Gründe:
I
Der Kläger ist Geschäftsführer der von ihm und seinem Bruder A. (A) durch Gesellschaftsvertrag vom 30.10.2006 gegründeten,
zu 1. beigeladenen GmbH. Nachdem am 25.9.2012 ein Beteiligungsvertrag mit der V. GmbH (V) sowie der S. GmbH (S) geschlossen
worden war, wurde das Stammkapital durch Beschluss der Gesellschafterversammlung vom selben Tag um 8212 Euro auf 34 212 Euro
erhöht. Davon halten der Kläger 15 600 Euro (45,6 vH), sein Bruder 10 400 Euro (30,4 vH) und V sowie S jeweils 4106 Euro (12
vH). Der von der Gesellschafterversammlung zugleich geänderte Gesellschaftsvertrag sieht für eine Beschlussfassung grundsätzlich
die einfache Mehrheit, für bestimmte, ausdrücklich bezeichnete Gegenstände eine Mehrheit von 80 vH der abgegebenen Stimmen
vor. In einer zum 1.1.2012 getroffenen "Stimmbindungsabrede" verpflichtete sich A, nur im "Sinne und nicht gegen den Willen"
seines Bruders abzustimmen. Der am 25.9.2012 mit Wirkung zum 1.10.2012 vereinbarte "Geschäftsführer-Anstellungsvertrag" sieht
vor, dass dem Kläger ein monatliches Bruttogehalt von 5500 Euro gezahlt (§ 4 Nr 1), ein Dienstwagen zur Verfügung gestellt
(§ 4 Nr 6), im Fall der Arbeitsunfähigkeit das Grundgehalt für sechs Wochen weitergezahlt (§ 5) und bezahlter Jahresurlaub
von 26 Arbeitstagen gewährt wird (§ 6).
Der Kläger beantragte im Dezember 2012 die Klärung seines sozialversicherungsrechtlichen Status als geschäftsführender Gesellschafter.
Die Beklagte stellte daraufhin fest, dass seit dem 1.10.2012 die Tätigkeit als Gesellschafter-Geschäftsführer im Rahmen eines
abhängigen Beschäftigungsverhältnisses ausgeübt werde und Versicherungspflicht in der gesetzlichen Rentenversicherung (GRV)
sowie nach dem Recht der Arbeitsförderung bestehe (Bescheid vom 23.4.2013 in der Gestalt des Widerspruchsbescheids vom 10.9.2013).

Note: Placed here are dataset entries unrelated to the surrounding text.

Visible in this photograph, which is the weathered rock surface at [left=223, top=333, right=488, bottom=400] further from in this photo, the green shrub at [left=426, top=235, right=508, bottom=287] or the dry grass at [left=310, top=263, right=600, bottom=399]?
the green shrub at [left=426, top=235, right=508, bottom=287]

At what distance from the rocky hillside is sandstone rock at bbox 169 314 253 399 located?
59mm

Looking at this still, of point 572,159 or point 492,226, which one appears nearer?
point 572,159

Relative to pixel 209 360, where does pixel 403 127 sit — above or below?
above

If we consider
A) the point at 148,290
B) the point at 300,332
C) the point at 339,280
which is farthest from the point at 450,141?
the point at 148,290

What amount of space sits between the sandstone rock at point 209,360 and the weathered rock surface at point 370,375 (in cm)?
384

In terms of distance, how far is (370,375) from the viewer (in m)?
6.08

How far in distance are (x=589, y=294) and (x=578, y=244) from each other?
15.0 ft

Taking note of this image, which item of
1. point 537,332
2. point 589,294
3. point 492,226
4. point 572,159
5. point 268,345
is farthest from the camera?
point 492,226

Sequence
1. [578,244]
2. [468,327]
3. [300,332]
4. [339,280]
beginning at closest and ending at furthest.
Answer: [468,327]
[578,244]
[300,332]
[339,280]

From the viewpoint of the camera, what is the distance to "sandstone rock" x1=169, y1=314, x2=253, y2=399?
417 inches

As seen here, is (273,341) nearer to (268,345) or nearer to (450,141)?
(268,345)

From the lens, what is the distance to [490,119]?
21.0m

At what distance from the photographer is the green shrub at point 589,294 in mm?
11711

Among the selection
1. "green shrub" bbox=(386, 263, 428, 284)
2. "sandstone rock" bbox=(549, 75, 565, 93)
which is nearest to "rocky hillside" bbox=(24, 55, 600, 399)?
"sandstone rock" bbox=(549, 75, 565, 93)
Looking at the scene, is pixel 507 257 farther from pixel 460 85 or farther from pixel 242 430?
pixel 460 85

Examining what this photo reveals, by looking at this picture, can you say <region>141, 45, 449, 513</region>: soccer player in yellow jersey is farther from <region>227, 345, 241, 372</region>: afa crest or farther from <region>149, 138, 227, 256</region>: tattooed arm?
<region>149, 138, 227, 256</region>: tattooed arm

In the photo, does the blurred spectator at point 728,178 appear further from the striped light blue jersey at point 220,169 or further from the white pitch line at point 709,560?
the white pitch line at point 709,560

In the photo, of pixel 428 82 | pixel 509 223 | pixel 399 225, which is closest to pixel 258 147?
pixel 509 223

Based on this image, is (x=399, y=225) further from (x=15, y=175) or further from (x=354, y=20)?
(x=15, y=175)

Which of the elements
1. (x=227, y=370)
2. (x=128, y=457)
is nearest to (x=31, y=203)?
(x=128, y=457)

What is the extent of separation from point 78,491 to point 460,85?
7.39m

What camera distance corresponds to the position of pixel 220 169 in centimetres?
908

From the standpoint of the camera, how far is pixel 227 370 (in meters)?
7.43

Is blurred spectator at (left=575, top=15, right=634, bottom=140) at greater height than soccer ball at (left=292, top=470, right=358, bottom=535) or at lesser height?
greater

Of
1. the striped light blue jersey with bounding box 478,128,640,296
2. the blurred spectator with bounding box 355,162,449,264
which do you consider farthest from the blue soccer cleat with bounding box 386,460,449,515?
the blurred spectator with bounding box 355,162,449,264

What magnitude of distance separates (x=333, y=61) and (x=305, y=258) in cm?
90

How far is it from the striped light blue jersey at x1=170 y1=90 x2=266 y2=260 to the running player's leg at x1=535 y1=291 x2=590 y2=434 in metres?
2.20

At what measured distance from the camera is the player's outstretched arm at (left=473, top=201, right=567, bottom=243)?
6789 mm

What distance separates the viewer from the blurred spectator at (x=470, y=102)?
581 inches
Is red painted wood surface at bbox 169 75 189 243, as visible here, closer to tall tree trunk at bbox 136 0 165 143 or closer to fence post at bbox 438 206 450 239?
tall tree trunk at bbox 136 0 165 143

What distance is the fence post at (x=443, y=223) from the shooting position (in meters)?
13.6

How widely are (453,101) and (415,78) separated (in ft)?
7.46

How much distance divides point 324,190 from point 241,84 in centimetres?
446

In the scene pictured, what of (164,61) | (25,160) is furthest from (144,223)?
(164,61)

Während des Klageverfahrens ist dem Kläger von seinem Bruder durch notariellen Vertrag vom 11.8.2014 über "Option und Angebot
zum Erwerb von Geschäftsanteilen" für die Zeit vom 1.5.2014 bis zum 1.8.2017 das unwiderrufliche Angebot unterbreitet worden,
1849 Geschäftsanteile zu je einem Euro zu erwerben. Das SG Berlin hat die Verwaltungsentscheidungen der Beklagten aufgehoben
und festgestellt, dass der Kläger wegen selbstständiger Tätigkeit als Gesellschafter-Geschäftsführer nicht der Versicherungspflicht
in der GRV und nach dem Recht der Arbeitsförderung unterliege (Urteil vom 24.6.2015). Das LSG Berlin-Brandenburg hat das Urteil
des SG aufgehoben und die Klage abgewiesen. Der Kläger sei nicht selbstständig tätig. Er verfüge nicht über mindestens die Hälfte
des Stammkapitals und habe damit keinen maßgeblichen Einfluss auf die Entscheidungen der Gesellschaft. Seine Sperrminorität
beziehe sich nicht auf sämtliche den Geschäftsführer selbst betreffenden Angelegenheiten. Die Stimmbindungsabrede habe sowohl
ordentlich als auch aus wichtigem Grund gekündigt werden können. Ein beherrschender Einfluss in der Gesellschafterversammlung
ergebe sich schließlich nicht aus dem Angebot zum Erwerb von 1849 Geschäftsanteilen (Urteil vom 10.5.2017).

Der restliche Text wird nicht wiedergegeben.